Aung San Suu Kyi received her formal education in India, where her mother, who always upheld the memory of Aung San Suu Kyi’s father, was active as Burma’s first female ambassador. There Aung San Suu Kyi attended the best schools and became friends with Indira Gandhi and her sons Rajiv and Sanjay. She initially studied political science in Dehli, later philosophy, political and economic science in Oxford. She worked in New York at the UN and, with her husband Michael Aris, a scholar of Tibetan studies, in Bhutan. The couple had two sons. While Aung San Suu Kyi taught and did research in Kyoto and in India – also about recent Burmese history and her father’s role in it – Burma, under the brutal dictator Ne Win, was sealed off from the rest of the world.

    Aung San Suu Kyi’s life changed completely when she returned to Burma in 1988 to be with her terminally ill mother – in the midst of political unrest: the people were demonstrating in the streets for democratic reforms. Burma’s “second struggle for independence” (Aung San Suu Kyi) began. As the daughter of her father, the civil-rights activist could not watch indifferently, as she said, and became active politically, and was soon a symbolic figure. In spite of threats of armed force and a ban on public meetings, she traveled throughout the country on an election campaign for the National League for Democracy (NLD), of which she was a cofounder, and dauntlessly advocated civil disobedience. The regime however disregarded her grandiose election victory in the spring of 1990, and arrested, tortured, and killed numerous opposition members; Aung San Suu Kyi was placed under house arrest. Yet she was not to be silenced so easily. With a ten-day hunger strike, she won the assurance that her fellow campaigners would be well treated in prison. In July 1990, the European Parliament awarded her the Sakharov Prize for Freedom of Thought, and a year later she received the Nobel Peace Prize “for her non-violent struggle for democracy and human rights” – the world became aware of her fate and of that of her country.

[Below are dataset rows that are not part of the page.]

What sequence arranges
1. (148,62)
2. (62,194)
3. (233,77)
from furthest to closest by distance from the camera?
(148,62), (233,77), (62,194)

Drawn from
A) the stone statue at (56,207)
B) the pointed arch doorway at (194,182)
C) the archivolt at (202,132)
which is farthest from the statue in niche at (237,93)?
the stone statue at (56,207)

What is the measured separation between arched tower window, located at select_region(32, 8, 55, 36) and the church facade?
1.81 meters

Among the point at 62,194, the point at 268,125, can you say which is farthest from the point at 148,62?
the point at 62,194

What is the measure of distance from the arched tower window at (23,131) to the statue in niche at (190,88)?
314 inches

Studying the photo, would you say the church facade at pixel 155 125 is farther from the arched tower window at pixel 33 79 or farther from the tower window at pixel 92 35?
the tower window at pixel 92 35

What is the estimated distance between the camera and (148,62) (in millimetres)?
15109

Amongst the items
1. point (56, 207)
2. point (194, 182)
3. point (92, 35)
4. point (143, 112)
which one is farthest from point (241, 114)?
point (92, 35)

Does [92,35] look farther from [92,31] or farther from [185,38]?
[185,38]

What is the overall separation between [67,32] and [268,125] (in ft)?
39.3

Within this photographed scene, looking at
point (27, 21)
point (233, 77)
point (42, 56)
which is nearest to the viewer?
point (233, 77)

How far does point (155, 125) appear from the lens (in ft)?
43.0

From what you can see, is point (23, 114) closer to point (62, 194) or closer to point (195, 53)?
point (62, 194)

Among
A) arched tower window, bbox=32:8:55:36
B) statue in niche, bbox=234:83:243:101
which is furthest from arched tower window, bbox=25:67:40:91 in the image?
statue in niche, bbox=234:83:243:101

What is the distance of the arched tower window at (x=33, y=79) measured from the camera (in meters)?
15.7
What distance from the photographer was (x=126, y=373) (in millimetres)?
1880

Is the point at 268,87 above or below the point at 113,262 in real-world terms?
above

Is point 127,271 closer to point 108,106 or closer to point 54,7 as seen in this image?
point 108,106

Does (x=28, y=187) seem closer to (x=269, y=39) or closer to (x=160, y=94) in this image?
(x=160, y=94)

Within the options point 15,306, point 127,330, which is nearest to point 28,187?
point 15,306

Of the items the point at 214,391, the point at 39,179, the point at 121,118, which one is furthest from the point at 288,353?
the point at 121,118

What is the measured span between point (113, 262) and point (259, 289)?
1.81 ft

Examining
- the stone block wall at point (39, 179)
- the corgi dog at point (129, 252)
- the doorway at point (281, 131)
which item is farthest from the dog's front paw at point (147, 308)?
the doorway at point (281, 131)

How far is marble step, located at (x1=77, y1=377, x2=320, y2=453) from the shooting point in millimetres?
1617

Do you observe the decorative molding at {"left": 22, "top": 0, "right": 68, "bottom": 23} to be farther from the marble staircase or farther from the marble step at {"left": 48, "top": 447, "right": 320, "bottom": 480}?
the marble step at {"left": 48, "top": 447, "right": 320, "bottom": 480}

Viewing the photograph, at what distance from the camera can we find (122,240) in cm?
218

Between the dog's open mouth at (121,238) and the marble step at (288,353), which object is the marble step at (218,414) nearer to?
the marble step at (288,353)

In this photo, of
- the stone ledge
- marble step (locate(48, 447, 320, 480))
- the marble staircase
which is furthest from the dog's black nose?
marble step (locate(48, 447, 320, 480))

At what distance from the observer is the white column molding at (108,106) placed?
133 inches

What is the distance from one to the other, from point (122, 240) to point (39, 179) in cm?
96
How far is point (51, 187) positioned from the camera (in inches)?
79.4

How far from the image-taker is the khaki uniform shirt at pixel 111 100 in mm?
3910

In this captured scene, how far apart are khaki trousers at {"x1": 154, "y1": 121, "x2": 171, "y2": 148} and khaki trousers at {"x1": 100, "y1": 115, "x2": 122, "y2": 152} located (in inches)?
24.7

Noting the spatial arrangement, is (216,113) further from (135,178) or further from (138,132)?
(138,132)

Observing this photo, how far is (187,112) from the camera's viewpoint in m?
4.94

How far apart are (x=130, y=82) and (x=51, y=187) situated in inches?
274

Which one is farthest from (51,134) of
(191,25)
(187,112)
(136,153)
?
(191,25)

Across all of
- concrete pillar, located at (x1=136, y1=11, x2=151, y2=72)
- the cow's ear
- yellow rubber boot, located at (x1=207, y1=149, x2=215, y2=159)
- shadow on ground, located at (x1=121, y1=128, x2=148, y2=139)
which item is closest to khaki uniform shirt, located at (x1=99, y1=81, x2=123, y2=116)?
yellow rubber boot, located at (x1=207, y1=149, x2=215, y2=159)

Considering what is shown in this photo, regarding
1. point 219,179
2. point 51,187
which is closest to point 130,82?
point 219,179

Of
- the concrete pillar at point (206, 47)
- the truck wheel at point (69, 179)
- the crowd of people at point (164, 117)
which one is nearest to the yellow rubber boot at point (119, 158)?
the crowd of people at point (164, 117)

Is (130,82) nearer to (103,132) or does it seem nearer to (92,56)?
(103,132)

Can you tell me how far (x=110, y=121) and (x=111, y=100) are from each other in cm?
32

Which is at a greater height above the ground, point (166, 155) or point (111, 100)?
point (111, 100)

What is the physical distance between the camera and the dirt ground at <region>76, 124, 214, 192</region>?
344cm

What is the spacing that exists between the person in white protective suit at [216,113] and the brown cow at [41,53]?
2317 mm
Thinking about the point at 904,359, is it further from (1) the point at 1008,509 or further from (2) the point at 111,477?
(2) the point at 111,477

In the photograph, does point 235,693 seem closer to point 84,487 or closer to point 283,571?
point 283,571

After six years, her confinement was suspended, on strict conditions, for the first time, and she was able to receive foreign journalists. Two years later she was again in custody, which continued until November of last year. She left her two sons behind as adolescents, and never again saw her husband, who died of cancer in 1999.
 

AUNG is the second joint project by composer Iris ter Schiphorst and librettist and director Helga Utz, who founded oper unterwegs, an opera company dedicated to contemporary opera, three years ago in Vienna. Their first joint project, the children’s opera Die Gänsemagd (“The Goose Girl”), was premiered to great acclaim two years ago in Vienna’s Dschungel as a production of the taschenoper, and subsequently staged in Berlin’s Radialsystem.

Anna Clementi has already premiered numerous works by Iris ter Schiphorst, singing, among other things, the main role in the 3D opera Annas Wake, and in the multi-media opera Silence moves (with which she won the 1997 BLAUE BRÜCKE composition competition); at the end of the 1980s she was the singer in intrors, an ensemble founded by Iris ter Schiphorst that primarily performed electro-acoustical compositions.

Dag Henning Kalvoy, from the Norwegian studio, NOTAM programmed the live-electronics.